5. The contract could be terminated in accordance with art. 9 of the contract, which read as follows:
“This Agreement becomes invalid at the end of the abovementioned period, by means of mutual termination, or cancellation or termination by Arbitral Tribunal of the Croatian Football Federation. The Coach agrees to mutual termination of the Agreement in case the Club qualifies for the competition which, according to the rules of the Croatian Football Federation (hereafter: HNS), requires that the job described in this Agreement be done by a coach with higher professional education than this Coach. In such a case, the Club is obliged, unless the contracting parties agree differently, to pay the Coach 25% of the amount which would have been paid out to the Coach until the expiration of the Agreement. “
In case the Club should get relegated to a county level of competition, this Agreement shall be mutually terminated and the Club would be obliged only to fulfil the obligations that were due before the moment of termination.
The Club has the right to unilateral termination of the Agreement, in which case the Coach has no right to any kind of reimbursement.”
6. As to the competence, art. 11 of the contract stipulated the following:
The contracting parties shall resolve all possible disputes amicably, otherwise they agree on the jurisdiction of the Arbitral Tribunal of HNS.

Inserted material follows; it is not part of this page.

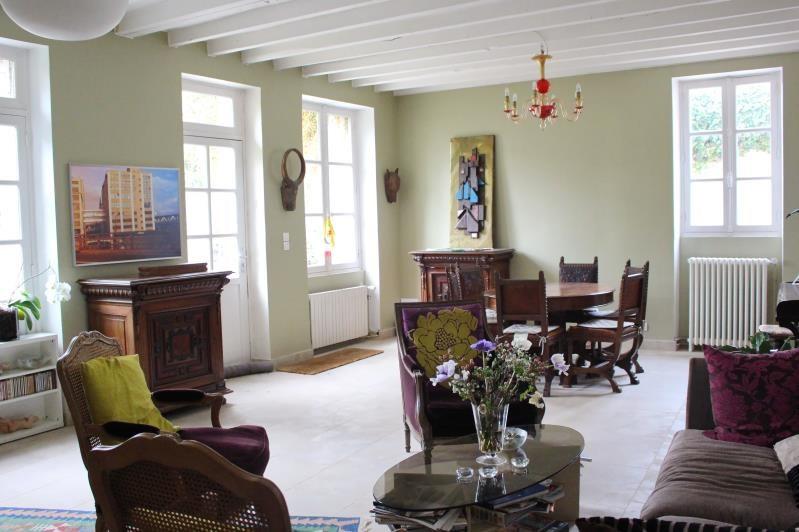 Venta  casa Marly le roi 900000€ - Fotografía 3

7. On 12 March 2020, the Croatian Football Federation suspended all competitions in view of the COVID-19 pandemic.
8. On an unspecified date, the club informed its staff of a decision of its Board dated 24 March 2020 in order to tackle the covid-19 crisis and by means of which it was decided the following with immediate effect: “Players and coaches will have their salaries paid out the following way: one third of their salaries will be paid out regularly, one third shall be paid out within six months from the date of the next official match played by GNK Dinamo, one third of the salaries will not be paid out, these measures shall come into force immediately and last until 30 September 2020.”
9. On 25 March 2020, the coach wrote to the club, stating that he did not agree with the decision which “was taken unilaterally without any agreement with me; therefore, such a decision cannot and should not have any legal effect on my contractual relation to the Club”. In this context, the coach asked the club to meet its contractual obligations.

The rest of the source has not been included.